Winter 2025 Course Journal: EECS 330

Course Title: Intro to Antennas

Motivation

I'm a ham radio operator… but at what cost? Truth be told I didn't have a lot of fun on my Baofeng UV-5R. The passion wears off. The exams are not challenging, just tedious, with a focus on the "what" rather than the "why". Therefore, I enrolled in this course to find out.

Before the midterm

Despite being an intro to antennas, antennas didn't show up until halfway in. The first half was about plane waves, such as propagation in lossless/lossy media and normal/oblique reflection/transmission.

Honestly it's kind of boring.

Labs

There are two types of labs: actual equipment and computer simulation (using Ansys HFSS). The actual ones are as fun as are tedious. HFSS, on the other hand, is just tedious.

Once we had to roll a aluminum ball off a slope and measure its speed with a Doppler radar. It was ridiculous. I had expected that, since we were to make a calibration curve relating frequency shift to speed, the speed of the ball would be precisely controlled. Nope. It was a wooden slope with an arbitrary angle, with markings every 2 cm drawn with a pencil. The ball was released from the slope by hand. I would trust the Doppler radar more than my hands thank you very much.

On the next actual lab, we had fancy equipment like an RF signal generator, an amplifier, and a power detector, each of which somehow requires a different DC voltage. The power detector outputs a voltage, which we could read from a multimeter. The voltage was fluctuating all the time; just pick a random sample. The only way to relate voltage to power is readinfg off a curve on a datasheet by eye; cope. Worse, the power is in dBm and we need to convert that to mW.

The HFSS labs are just following instructions to make 3D models to simulate antennas. Here's the radiation pattern of a dipole:

Plot that looks like someone stuck a plastic straw down an
apple

Midterm

It's closed-book, with one cheatsheet allowed. Despite my efforts to fit everything on it, there were some niche terms on the exam such as the loss tangent. But other than that, things are manageable if you just substituted for variables in the formula.

After the midterm

We finally move on to actual antennas. The most basic one is the Hertzian dipole: an extremely short dipole antenna, short enough to assume constant current on its length. With integration, we can derive characteristics of every other dipole antenna, such as radiation pattern, directivity, radiation resistance, and efficiency. Basically the takeaway is, if you vary the length, you get wildly different antennas.

We then discussed antenna arrays, which is just putting a bunch of antennas in a pattern (we only covered linear) and controlling them as a group. Each can carry a different amplitude and phase. By adjusting the phase difference, we can steer the beam to focus energy to different directions, which is neat when you have a stationary antenna and moving target.

This is the end of math that involves complex numbers, and the beginning of math that involves ridiculously small numbers.

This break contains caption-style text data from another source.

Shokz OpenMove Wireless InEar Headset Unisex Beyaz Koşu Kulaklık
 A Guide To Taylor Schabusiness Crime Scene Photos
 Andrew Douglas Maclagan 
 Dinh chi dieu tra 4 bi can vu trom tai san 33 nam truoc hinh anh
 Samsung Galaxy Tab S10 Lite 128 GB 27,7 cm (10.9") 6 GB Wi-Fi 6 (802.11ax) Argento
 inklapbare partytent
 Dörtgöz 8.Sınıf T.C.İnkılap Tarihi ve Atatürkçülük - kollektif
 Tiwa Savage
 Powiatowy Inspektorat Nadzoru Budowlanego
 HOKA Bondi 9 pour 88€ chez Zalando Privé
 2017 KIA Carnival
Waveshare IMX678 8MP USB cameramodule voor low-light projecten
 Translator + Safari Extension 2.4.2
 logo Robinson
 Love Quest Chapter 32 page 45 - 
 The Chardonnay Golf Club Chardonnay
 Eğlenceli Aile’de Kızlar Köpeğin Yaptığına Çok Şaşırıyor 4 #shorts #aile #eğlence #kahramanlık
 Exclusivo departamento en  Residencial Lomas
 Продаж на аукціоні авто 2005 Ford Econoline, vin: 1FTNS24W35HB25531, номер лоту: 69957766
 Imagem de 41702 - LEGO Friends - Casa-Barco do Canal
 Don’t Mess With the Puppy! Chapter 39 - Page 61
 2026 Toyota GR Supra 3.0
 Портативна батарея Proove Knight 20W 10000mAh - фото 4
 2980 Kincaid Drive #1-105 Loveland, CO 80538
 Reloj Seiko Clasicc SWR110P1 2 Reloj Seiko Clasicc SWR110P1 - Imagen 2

We got the Friis formula, which tells you how much energy you can hope to receive given transmitting power, gains of both antennas, distance between them, and wavelength.

Then we get an abstraction of aperture antennas like horn antennas and reflector dishes, in a handwavy way. Then radar, which is like, middle school math, just multiplication and division.

We spent like a week on waveguides, but did not get into details, nor were they on the final. We did get to see a couple millimeter-wave waveguides Prof. Mortazawi brought in, and they're pretty damn precise. It blew my mind that, the way you couple a waveguide to a coax cable is just a stub of wire that is precisely lambda over two or four (I forgot), and that'll shoot out (or absorb) the E field.

Furcon banter

[9:00 on the Monday after MCFC, attendance: 2]

Prof (to me): Why are you wearing a mask? Are you sick?

Me: No I went somewhere crowded over the weekend.

Prof: Where?

Me: Convention.

Prof: What kind?

Me: Furry convention.

Prof: What?

Me: Furry convention.

Prof: You have to speak louder, I can't hear you.

Me: It's, like. A convention for art and stuff.

Prof: Oh, like an art fair?

Me: Like an art fair.

Prof (gestures at almost empty classroom): Well if you're wearing a mask I'm gonna take mine off.

Final

We were allowed three cheatsheets, and the exam was more or less a plug-and-chug experience. There's really not much to say about it except that I was dealing with some crazy small numbers (10 to the power of -108 — it turns out if you enter "1E-108" in a TI-36 it throws a syntax error because the E key only works with powers within ±99)

End of course

It's a typical course with Young-and-Freedman vibes. We're just following a textbook, applying formulas, doing labs. It taught me enough to know what to expect from an antenna, their electrical parameters, and the context in which they matter.

The course coincided with me advancing into ham radio, and getting trained to operate W8UM's rig. The course was one of the motivations. However, it is becoming evident that RF will not be the major part of my career. With that in mind, I'm quite happy with the depth EECS 330 went.